### Text excerpt

Modernizing a Legacy Enterprise Platform: $2M Investment, $17M Renewal, and 100% YoY Growth

Lead Product Design and Research Strategist (Vision + Systems + IA)

Background

Smart Data is Mastercard’s enterprise SaaS platform for corporate expense management. I defined and led a 5-year design vision that modernized the platform and set the strategic foundation for growth.

Role

Key Outcomes

100% YoY growth in mobile MAU (1,000 → 4,000+)

125% increase in enterprise adoption (200 → 450 customers)

App rating improved from 2.8 → 4.2 across 100+ reviews

Secured $2M investment for the product vision

Contributed to a $17M renewal with platform improvements

Part I

Ecosystem Mapping > Research Framework > Legacy UX Review


Understanding the context

System Baseline Analysis

Mapping Constraints and Opportunities

Before defining the vision, I mapped the ecosystem to surface friction points, dependency risks, and manual-effort bottlenecks. These insights guided decisions around intelligence, automation, and integration.

Original Ecosystem

Fragmented, transactional system with limited intelligence, missing features, and high operational overhead

Evolved Ecosystem

Connected, intelligent ecosystem with guidance loops, robust functionality, and scalable automation

End-to-end Research Framework

Cross-functional, Iterative Research Program

I led the 3-phase research program, partnering with Product, Engineering, and Sales to align on user needs and business goals. The framework included continuous feedback loops to refine insights and validate assumptions throughout the process.

Legacy Desktop Experience

Inefficient, High-Friction Approval Workflows

Desktop workflows were slow, unclear, and overly manual — causing approver delays, repeated errors, and a lack of trust. These issues compounded at scale, especially for teams processing thousands of expenses per month.

Screen 1: Expense Inbox (List View)

Hard to scan, unclear statuses, and buried filters

The inbox made it difficult to access information: filters were buried, visual hierarchy was flat, and high-volume lists were hard to scan. Approvers did not trust what they were seeing because statuses, grouping, and totals lacked clarity

Screen 2: Expense Details (Modal View)

Context lost, workflows slowed, and details scattered

The detail view relied on a large modal that blocked context and forced users through a slow, multi-step workflow. Critical information was scattered across tabs, reducing transparency and making even simple approvals inefficient

Legacy Mobile Experience

High Effort, Low Confidence Mobile Tasks

Mobile workflows lacked hierarchy, clarity, and essential functionality — slowing users down and reducing confidence in critical tasks.

######
### Exercise data

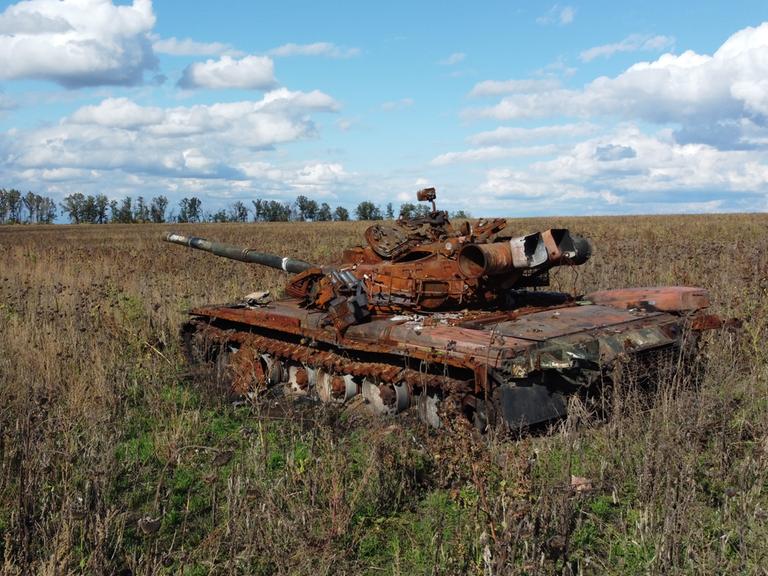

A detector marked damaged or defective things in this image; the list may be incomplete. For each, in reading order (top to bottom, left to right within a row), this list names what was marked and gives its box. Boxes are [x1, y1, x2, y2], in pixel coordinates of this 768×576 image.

rusted metal hull [180, 286, 712, 430]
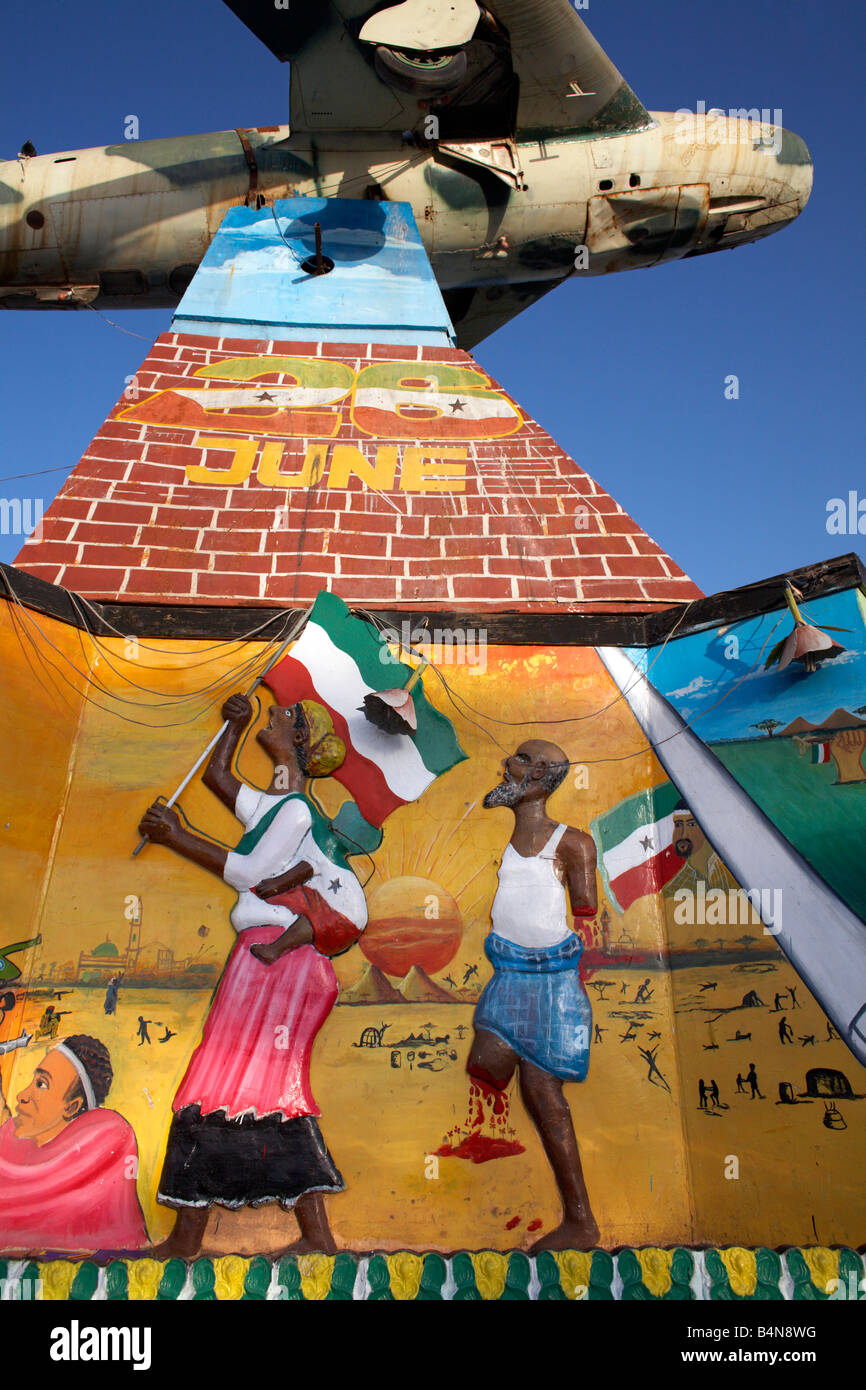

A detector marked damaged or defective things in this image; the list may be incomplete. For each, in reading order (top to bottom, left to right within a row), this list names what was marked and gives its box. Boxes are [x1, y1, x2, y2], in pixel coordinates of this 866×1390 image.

rusty aircraft [0, 0, 808, 348]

######

## Work order
Translate this sentence from the case study on modernizing an expense management platform into Spanish: "Before defining the vision, I mapped the ecosystem to surface friction points, dependency risks, and manual-effort bottlenecks." Nothing in the material affects what follows.

## Response to the task
Antes de definir la visión, mapeé el ecosistema para sacar a la luz los puntos de fricción, los riesgos de dependencia y los cuellos de botella causados por el esfuerzo manual.